In der Kunst findet die Schaffung eines Objektes durch die „Allmacht der Gedanken“ einen realen Ausdruck. Wird die Imageverdrängt, wie z. B beim Über-Ich, so verliert sie die Ausdrucksmöglichkeit, d. h. die vbw. Besetzung. In der Kunstleistung findet sie, auf eine Ersatzbildung verschoben, diese Möglichkeit wieder und bricht zum Vbw. (Bw.) und dadurch in die Realität durch. In diesem Sinne ist die ganze Atmosphäre, die der Mensch um sich schafft, um sein Über-Ich zu erhalten, von Triebverzicht und Selbstbestrafung angefangen bis zur Formulierung der Moral und dem Entstehen des Gotteskultus, eine einzige großartige Kunstleistung.

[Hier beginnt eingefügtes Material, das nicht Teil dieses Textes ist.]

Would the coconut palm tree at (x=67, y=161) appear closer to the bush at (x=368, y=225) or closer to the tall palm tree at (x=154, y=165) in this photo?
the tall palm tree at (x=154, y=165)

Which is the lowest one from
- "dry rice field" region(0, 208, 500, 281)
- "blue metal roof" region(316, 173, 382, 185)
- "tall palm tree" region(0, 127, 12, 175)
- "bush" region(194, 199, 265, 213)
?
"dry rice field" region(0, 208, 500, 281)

Die hier vorgebrachten Ausführungen sollen als eine vorläufige Mitteilung gelten. Ich weiß, daß die Ergänzung, die ich zur Auffassung des Ober-Ichs gebracht zu haben glaubte, von anderen Psychoanalytikern erst nachgeprüft werden muss, bevor ihr eine Bedeutung zuerkannt werden kann.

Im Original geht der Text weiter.